* _Aim of the task_
Continue the letters to the editor about voting out Washington incumbents, starting after their last sentence.

* _Text provided_
1. Archive

From voters to "Beltway Gang': We've had it

Taxation without representation is still tyranny. As middle-income America slips deeper into recession and mental depression, our elected representatives continue to represent only the foreign interests and the very rich. Nowhere have I heard that we will make deep cuts in foreign aid to bring our deficit into line. Remember, charity begins at home. If the people in Washington cannot come up with any other solutions but to destroy the working class of this country, maybe it is time to do what we did with King George in 1776.

We can use our votes to send a message to the whole "Beltway Gang" _ we have had it . . . we have had it.

Nancy A. Nail, Port Richey

Voting citizens have a clear choice this year: business as usual through re-election or flushing the incumbents out of office. A grassroots coalition exists determined to send politicians a message. This spontaneous movement must have the support of all concerned citizens to override that solidly entrenched, money-sharing constituency. Not that you will be electing a person of higher morality but that you send the message that you are fed up. Additionally the newly elected will realize they too can be replaced.

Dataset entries
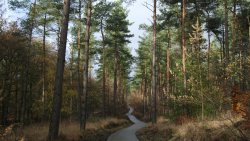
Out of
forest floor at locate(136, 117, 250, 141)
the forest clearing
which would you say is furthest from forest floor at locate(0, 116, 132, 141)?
forest floor at locate(136, 117, 250, 141)

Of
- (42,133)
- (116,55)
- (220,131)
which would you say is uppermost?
(116,55)

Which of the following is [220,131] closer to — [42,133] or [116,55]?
[42,133]

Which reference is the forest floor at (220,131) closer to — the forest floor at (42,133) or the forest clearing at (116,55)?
the forest clearing at (116,55)

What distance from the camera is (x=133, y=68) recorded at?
80688 millimetres

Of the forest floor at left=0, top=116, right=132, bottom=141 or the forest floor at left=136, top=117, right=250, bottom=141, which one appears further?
the forest floor at left=0, top=116, right=132, bottom=141

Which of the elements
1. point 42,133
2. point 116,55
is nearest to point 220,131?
point 42,133

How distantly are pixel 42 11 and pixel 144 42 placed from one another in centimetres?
3586

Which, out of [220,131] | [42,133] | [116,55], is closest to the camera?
[220,131]

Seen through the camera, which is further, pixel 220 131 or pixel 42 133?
pixel 42 133

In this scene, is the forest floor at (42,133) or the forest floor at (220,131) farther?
the forest floor at (42,133)

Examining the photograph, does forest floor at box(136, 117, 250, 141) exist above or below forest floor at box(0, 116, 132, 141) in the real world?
above

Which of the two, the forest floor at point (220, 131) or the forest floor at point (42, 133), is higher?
the forest floor at point (220, 131)

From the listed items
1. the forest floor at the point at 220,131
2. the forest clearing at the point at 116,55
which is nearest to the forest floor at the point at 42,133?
the forest clearing at the point at 116,55

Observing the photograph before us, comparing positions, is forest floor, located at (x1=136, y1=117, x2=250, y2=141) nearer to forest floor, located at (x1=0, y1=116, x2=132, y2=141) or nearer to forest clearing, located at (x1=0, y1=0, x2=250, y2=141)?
forest clearing, located at (x1=0, y1=0, x2=250, y2=141)
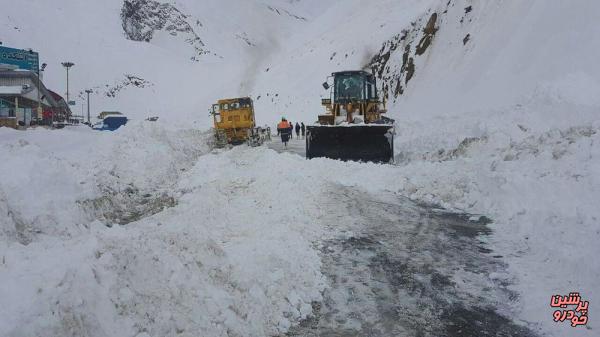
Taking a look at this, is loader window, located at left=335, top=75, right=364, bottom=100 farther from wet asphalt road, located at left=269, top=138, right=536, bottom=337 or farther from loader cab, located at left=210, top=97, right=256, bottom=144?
wet asphalt road, located at left=269, top=138, right=536, bottom=337

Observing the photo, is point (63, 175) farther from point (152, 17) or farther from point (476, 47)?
point (152, 17)

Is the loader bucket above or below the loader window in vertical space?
below

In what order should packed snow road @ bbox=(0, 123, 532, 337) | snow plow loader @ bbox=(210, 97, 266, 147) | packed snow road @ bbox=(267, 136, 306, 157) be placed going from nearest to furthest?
packed snow road @ bbox=(0, 123, 532, 337), packed snow road @ bbox=(267, 136, 306, 157), snow plow loader @ bbox=(210, 97, 266, 147)

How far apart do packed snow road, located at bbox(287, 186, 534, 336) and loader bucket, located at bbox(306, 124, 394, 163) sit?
23.9 ft

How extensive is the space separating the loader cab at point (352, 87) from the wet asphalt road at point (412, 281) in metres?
10.7

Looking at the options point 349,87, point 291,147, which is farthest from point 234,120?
point 349,87

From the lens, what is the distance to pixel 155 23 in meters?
132

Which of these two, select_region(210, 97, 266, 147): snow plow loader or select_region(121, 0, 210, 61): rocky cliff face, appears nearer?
select_region(210, 97, 266, 147): snow plow loader

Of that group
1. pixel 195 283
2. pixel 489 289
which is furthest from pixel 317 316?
pixel 489 289

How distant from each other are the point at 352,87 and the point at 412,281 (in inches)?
565

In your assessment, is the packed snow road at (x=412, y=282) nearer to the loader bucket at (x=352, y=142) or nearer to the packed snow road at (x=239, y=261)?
the packed snow road at (x=239, y=261)

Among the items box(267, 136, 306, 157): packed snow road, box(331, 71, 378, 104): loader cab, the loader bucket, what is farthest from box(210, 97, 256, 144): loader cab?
the loader bucket

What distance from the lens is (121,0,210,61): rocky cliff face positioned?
412 feet

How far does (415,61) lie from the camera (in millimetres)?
32969
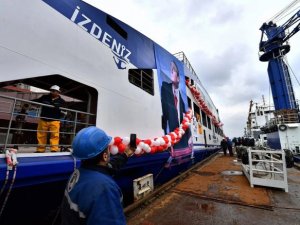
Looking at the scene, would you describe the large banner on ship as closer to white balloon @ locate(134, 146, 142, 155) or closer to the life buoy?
white balloon @ locate(134, 146, 142, 155)

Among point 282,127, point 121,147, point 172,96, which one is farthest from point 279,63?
point 121,147

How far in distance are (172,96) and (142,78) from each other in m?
1.67

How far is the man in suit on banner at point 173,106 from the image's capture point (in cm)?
575

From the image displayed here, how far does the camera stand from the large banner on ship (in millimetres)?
5786

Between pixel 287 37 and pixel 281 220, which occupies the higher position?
pixel 287 37

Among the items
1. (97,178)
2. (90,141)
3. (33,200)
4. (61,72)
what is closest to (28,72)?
(61,72)

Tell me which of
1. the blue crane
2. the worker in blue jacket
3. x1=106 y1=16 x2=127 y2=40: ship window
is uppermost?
the blue crane

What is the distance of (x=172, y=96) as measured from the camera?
648cm

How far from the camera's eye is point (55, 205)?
2.72 m

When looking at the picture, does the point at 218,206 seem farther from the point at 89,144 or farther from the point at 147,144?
the point at 89,144

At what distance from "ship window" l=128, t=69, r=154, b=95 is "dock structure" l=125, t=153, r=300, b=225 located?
262 centimetres

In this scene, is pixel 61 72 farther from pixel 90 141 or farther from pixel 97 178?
pixel 97 178

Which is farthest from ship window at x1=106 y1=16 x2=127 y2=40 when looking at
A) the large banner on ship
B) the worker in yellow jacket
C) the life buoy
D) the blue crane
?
the blue crane

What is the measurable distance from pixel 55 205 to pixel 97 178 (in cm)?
208
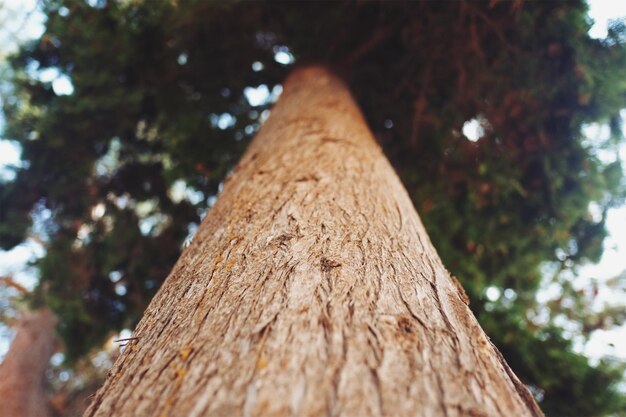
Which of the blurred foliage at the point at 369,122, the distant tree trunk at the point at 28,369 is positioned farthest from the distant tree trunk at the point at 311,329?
the distant tree trunk at the point at 28,369

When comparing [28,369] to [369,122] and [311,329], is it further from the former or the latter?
[311,329]

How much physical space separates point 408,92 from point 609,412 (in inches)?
175

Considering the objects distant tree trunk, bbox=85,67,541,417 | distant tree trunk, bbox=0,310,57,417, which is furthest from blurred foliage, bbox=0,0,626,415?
distant tree trunk, bbox=85,67,541,417

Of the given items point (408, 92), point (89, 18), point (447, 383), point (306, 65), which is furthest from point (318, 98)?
point (447, 383)

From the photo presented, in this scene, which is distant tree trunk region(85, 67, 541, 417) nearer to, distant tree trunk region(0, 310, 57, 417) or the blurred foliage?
the blurred foliage

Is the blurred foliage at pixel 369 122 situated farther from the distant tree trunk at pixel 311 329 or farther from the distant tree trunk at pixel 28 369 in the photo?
the distant tree trunk at pixel 311 329

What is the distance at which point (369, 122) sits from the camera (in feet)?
17.9

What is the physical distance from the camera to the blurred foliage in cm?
441

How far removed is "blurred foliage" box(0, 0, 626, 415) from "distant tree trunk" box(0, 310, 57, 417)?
1.28 meters

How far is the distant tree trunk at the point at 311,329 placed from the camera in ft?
3.13

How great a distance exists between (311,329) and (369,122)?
4.62m

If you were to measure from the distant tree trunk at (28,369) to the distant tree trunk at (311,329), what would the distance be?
5.82 metres

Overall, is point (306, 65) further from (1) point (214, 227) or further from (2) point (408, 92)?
(1) point (214, 227)

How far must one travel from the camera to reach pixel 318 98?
3775 mm
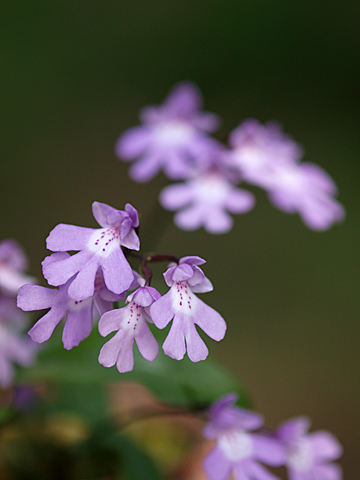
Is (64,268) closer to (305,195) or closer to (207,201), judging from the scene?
(207,201)

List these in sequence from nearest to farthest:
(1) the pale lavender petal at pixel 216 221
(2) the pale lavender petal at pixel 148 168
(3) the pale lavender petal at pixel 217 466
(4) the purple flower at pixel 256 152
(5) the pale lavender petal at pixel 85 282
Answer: (5) the pale lavender petal at pixel 85 282, (3) the pale lavender petal at pixel 217 466, (1) the pale lavender petal at pixel 216 221, (4) the purple flower at pixel 256 152, (2) the pale lavender petal at pixel 148 168

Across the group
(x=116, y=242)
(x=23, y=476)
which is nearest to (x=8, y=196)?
(x=23, y=476)

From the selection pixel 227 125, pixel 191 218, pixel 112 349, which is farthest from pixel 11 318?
pixel 227 125

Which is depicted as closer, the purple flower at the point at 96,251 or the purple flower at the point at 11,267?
the purple flower at the point at 96,251

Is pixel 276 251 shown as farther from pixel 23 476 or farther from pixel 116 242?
pixel 116 242

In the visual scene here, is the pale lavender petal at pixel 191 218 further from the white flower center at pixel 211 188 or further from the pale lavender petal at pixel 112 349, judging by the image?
the pale lavender petal at pixel 112 349

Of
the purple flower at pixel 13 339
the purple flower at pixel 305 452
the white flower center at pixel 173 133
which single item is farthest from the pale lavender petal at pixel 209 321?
the white flower center at pixel 173 133
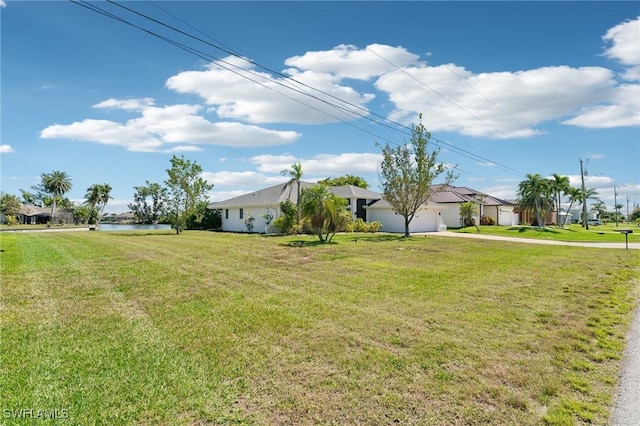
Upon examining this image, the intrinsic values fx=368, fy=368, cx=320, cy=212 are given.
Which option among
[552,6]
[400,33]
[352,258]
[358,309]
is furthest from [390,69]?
[358,309]

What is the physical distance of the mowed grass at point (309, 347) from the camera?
11.2 ft

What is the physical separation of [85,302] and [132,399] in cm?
444

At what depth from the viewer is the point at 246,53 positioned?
473 inches

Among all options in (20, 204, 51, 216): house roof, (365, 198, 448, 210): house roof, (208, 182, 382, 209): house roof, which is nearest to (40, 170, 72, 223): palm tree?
(20, 204, 51, 216): house roof

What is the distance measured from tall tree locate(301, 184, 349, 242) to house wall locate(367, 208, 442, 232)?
1336cm

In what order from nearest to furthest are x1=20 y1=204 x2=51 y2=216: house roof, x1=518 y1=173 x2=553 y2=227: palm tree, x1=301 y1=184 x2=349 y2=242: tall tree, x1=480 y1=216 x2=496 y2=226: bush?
x1=301 y1=184 x2=349 y2=242: tall tree
x1=518 y1=173 x2=553 y2=227: palm tree
x1=480 y1=216 x2=496 y2=226: bush
x1=20 y1=204 x2=51 y2=216: house roof

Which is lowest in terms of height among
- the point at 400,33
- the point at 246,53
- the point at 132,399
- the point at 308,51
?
the point at 132,399

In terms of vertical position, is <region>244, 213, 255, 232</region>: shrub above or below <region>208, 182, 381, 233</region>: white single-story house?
below

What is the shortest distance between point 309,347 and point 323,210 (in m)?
14.5

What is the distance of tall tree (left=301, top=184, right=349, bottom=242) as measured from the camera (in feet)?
62.9

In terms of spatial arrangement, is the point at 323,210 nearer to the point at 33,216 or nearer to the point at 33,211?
the point at 33,216

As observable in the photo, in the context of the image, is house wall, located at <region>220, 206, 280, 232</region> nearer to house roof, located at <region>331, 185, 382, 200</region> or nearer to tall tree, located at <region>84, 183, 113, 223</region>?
house roof, located at <region>331, 185, 382, 200</region>

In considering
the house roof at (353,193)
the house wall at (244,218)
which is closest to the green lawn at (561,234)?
the house roof at (353,193)

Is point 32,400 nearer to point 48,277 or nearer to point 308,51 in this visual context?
point 48,277
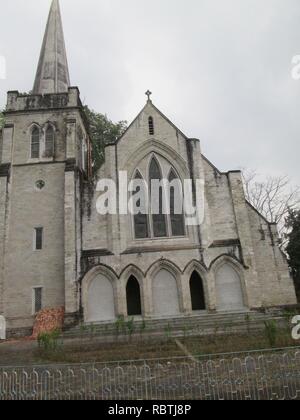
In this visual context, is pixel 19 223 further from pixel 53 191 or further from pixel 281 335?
pixel 281 335

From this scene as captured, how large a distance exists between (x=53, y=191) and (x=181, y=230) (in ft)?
25.4

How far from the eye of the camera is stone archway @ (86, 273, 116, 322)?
65.8 ft

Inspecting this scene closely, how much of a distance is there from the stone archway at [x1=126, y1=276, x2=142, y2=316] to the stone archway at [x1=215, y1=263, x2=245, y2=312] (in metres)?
4.21

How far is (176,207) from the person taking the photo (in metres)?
22.2

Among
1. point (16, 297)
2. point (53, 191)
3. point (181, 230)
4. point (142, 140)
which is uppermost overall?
point (142, 140)

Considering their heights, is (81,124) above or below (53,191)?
above

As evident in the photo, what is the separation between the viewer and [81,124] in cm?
2605

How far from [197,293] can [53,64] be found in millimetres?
18927

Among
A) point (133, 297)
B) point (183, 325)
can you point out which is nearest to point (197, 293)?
point (133, 297)

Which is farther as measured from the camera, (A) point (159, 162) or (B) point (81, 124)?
(B) point (81, 124)

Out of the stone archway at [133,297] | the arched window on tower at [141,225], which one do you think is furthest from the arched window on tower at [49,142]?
the stone archway at [133,297]

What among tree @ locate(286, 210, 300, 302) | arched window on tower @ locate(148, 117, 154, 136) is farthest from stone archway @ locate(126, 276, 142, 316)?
tree @ locate(286, 210, 300, 302)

* _Final answer_
Lobbyists, special interests and political action committees (PACs) are the puppeteers. For love of our country we must cut the strings. Not a call but a plea to all concerned voters to join in this movement. We must take back our country, we must take back our children. When 60 percent of a high school graduating class cannot read their diplomas; when veterans are systematically abused in VA hospitals; when the only solution to any problem is taxation; when drug money dictates the lives of our citizens; when our country is denied a balanced budget; when our children, husbands, brothers and sisters are sent off to war in violation of the Constitution; when our courts are a mockery, whom _ whom! _ should we hold accountable?

How quickly our politicians act to defend foreign oil fields, how slowly they act to curb the profiteering of American oil companies. We endured a congressional pay raise over our objections, we suffered through the Catastrophic Coverage Act, we may lose loved ones over oil and after it is over we will be asking, "What was that all about?" In short, Americans, we must verbalize what we are all thinking and that is "our politicians from top to the bottom are a pack of incompetents."

We now have this singular opportunity to speak in a unified voice. If it fails, apathy prevails and the politicians get a blank check.

Andrew C. Vogt, Westport

Re: Bush takes 10-year-old's letter to heart, Oct. 17.

This is really a letter to Lisa Lilla. Dear Lisa: It really was very nice of you to write the president. I am sure you were very pleased that he saw fit to read it on national television. Few of us ever get that much attention from him.

It is also very nice that you are concerned about

our government raising your father's taxes. You told Mr. Bush that he "should not use other people's money to help the deficit." Tell us, Lisa, where is it coming from? Who pays U.S. taxes? Who are the people of the United States?

I'm sure you get an allowance. Have you ever wanted it increased? If you discover as you grow older that your requirements are greater or prices go up, will you ask for more? Where will that come from? Since you seem to say that it should not be other people or your father's money, will you suggest that it be given by your neighbor? Or if prices go up for things you want, are you going to ask for less? It is difficult, isn't it?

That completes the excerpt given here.